The Point-of-Purchase Advertising Institute failed to get a federal judge in Greensboro, N.C., to set aside his May decision that could cost the industry $250 million a year in tobacco marketing revenues.

U.S. District Court Judge William Osteen rejected without comment POPAI's request to let it argue whether a Food & Drug Administration ban on self-service displays of cigarette packages represents a ban on "advertising" rather than a ban on product "access."

In his April 25 ruling on challenges by tobacco companies and advertising groups to the FDA's tobacco ad restrictions, the judge gave ad groups a major victory by saying the FDA had no authority for its attempt to restrict advertising of tobacco products.

However, in footnotes to his opinion, Judge Osteen drew a new distinction for what constitutes access restrictions-which he said the FDA has authority to implement-by listing self-service displays of tobacco packs.

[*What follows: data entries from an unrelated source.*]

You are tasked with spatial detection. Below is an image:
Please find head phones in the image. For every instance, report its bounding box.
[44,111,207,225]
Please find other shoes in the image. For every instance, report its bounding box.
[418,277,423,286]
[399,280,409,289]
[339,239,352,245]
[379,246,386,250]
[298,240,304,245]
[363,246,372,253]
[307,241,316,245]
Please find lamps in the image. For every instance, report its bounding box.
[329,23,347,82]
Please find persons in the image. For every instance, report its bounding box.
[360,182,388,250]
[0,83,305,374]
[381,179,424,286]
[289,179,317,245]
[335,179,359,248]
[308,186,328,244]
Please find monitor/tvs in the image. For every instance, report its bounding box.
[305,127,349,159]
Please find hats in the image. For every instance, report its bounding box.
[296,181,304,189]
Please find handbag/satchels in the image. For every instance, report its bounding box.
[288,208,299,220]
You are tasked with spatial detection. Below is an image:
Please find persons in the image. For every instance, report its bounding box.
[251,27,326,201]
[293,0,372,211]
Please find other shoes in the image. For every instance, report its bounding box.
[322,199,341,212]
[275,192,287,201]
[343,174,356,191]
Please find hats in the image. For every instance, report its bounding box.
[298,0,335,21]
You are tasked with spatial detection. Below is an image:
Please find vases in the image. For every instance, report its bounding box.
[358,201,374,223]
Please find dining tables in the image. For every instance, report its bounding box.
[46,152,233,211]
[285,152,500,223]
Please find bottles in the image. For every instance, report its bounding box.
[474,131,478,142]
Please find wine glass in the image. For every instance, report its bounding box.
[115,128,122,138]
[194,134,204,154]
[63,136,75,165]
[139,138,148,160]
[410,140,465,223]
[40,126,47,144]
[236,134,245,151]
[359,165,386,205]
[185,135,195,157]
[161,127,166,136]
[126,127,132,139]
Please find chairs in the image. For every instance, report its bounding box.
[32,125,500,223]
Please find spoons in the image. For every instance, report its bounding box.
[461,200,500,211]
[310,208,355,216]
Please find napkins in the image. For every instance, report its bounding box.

While the ruling is being appealed, POPAI had gone back to Judge Osteen seeking further arguments on self-service displays, saying the judge's distinction between advertising and access restrictions had never been mentioned in legal briefs or in oral arguments and that self-service displays are advertising.

POPAI President Richard Blatt last week said the ruling was expected.

"We are disappointed, but not surprised, and look to the appellate level for defining our industry," he said.